We understand that Mayor Jackson made the following comments at a recent Council meeting:
Um, the only other thing I wanted to mention Mr. Hodgins is that and you referred to understanding what was happening with Council and how they felt and actively being involved. I'm assuming before a Public Hearing and just for the record I have to state that obviously this Council is anything has come before us and it goes to first and second reading we can certainly talk about all kind of things but we must take great care not to prejudice a decision of any member of Council in case it is seen by a court at any particular time as that person being biased on way or another. And as you remember when I go to Public Hearing we talk about sitting in a quasi-judicial settling. That means we have to be going into a public hearing with an open mind, looking at everything with new eyes and new ears from not only the applicant or the landowner but also from the public as well. So I just wanted to state that for people who may not maybe understand the question of the setting for a public hearing and any person that has perhaps been deemed to have already made up their mind may be disqualified from voting on the issue. So with that I would ask you, Mr. Harvie were there any comments you wanted to make, were there any questions that Council wanted to bring forward as a result of the presentation?

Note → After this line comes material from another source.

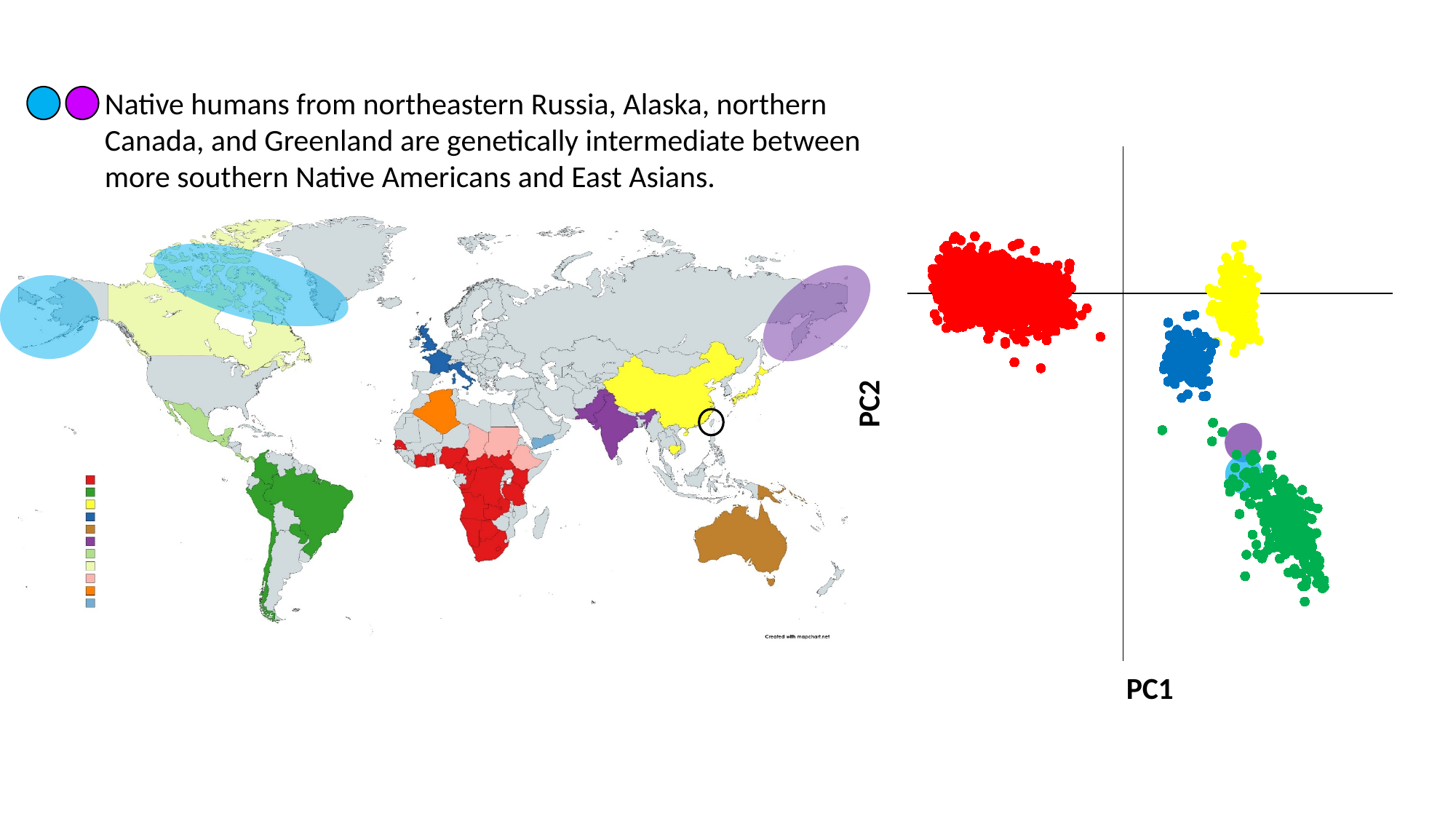
In the scatter plot on the right, which cluster is positioned further right along PC1, the blue cluster or the yellow cluster? yellow In the scatter plot on the right, which cluster is positioned lower along PC2, the blue cluster or the yellow cluster? blue In the scatter plot on the right, which colored cluster of points lies furthest to the left along PC1? red What kind of chart is shown on the right side of the slide? scatter plot In the scatter plot on the right, what two colors are the ellipses overlaid between the blue and green clusters? purple and light blue In the scatter plot on the right, what are the labels of the horizontal and vertical axes? PC1 and PC2 In the scatter plot on the right, is the red cluster to the left or to the right of the vertical axis line? left In the scatter plot on the right, which colored cluster of points extends lowest along PC2? green In the scatter plot on the right, which colored cluster of points extends furthest to the right along PC1? green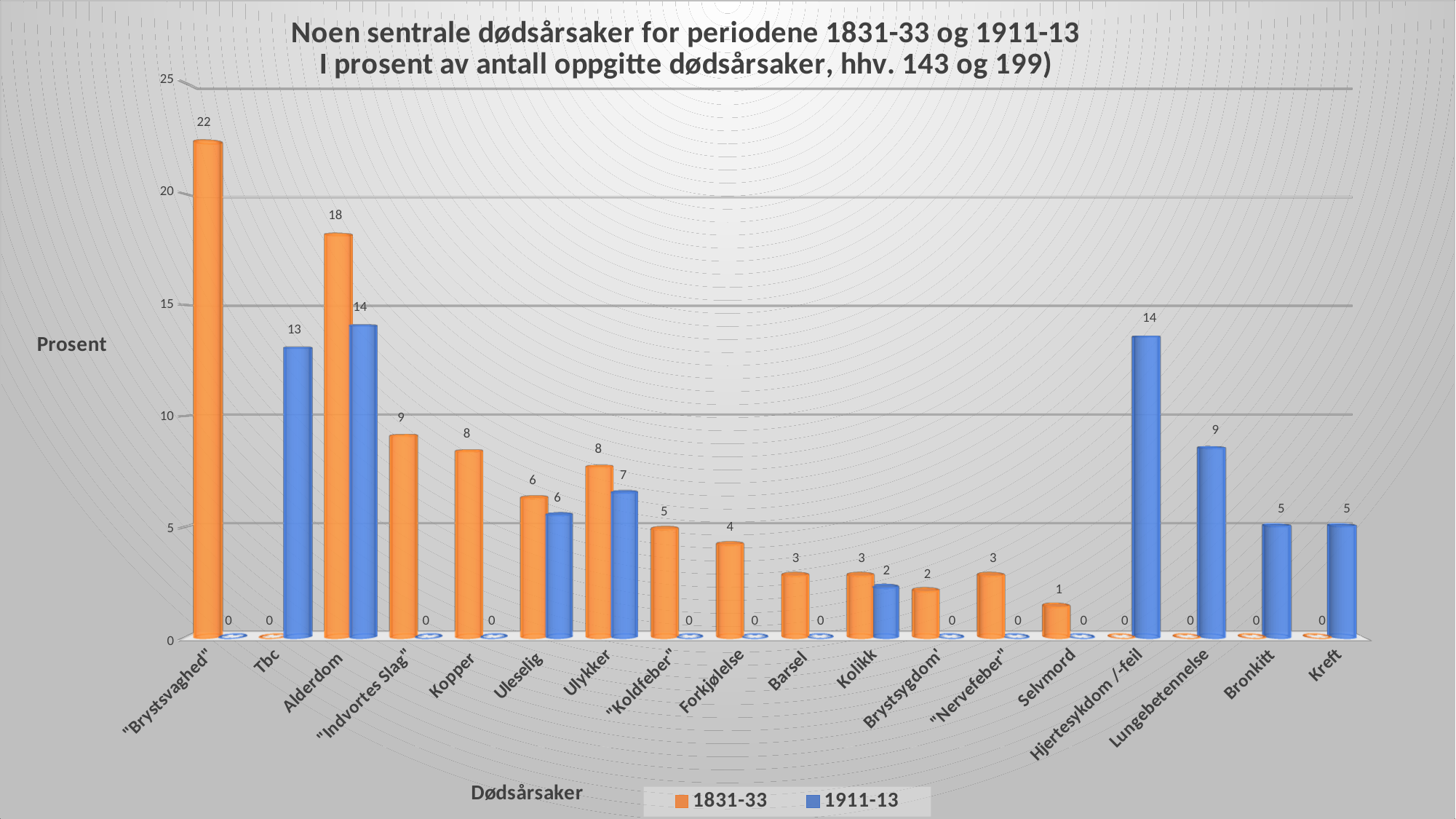
What kind of chart is shown on the slide? bar chart Which category has the highest value in the 1831-33 series? "Brystsvaghed" What is the value for Lungebetennelse in the 1911-13 series? 9 What is the difference between the 1831-33 and 1911-13 values for Alderdom? 4 Is the value for "Brystsvaghed" in the 1831-33 series greater or less than 20? greater What is the value for Tbc in the 1911-13 series? 13 Which is larger for Ulykker: the 1831-33 value or the 1911-13 value? 1831-33 What is the value for Kopper in the 1831-33 series? 8 What is the label of the y axis? Prosent What is the value for Alderdom in the 1831-33 series? 18 How many series does the legend list? 2 How many categories are shown on the x axis? 18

In our view, this is a correct statement of the law as set out above. Council members are entitled to hold opinions about matters that may come before them in a public hearing context, and to publicly state those opinions, but if they do so in a manner that indicates that they have prejudged the matter to the extent that what they hear at a public hearing cannot affect their views, they run the risk of having their participation in the hearing challenged on the basis of bias.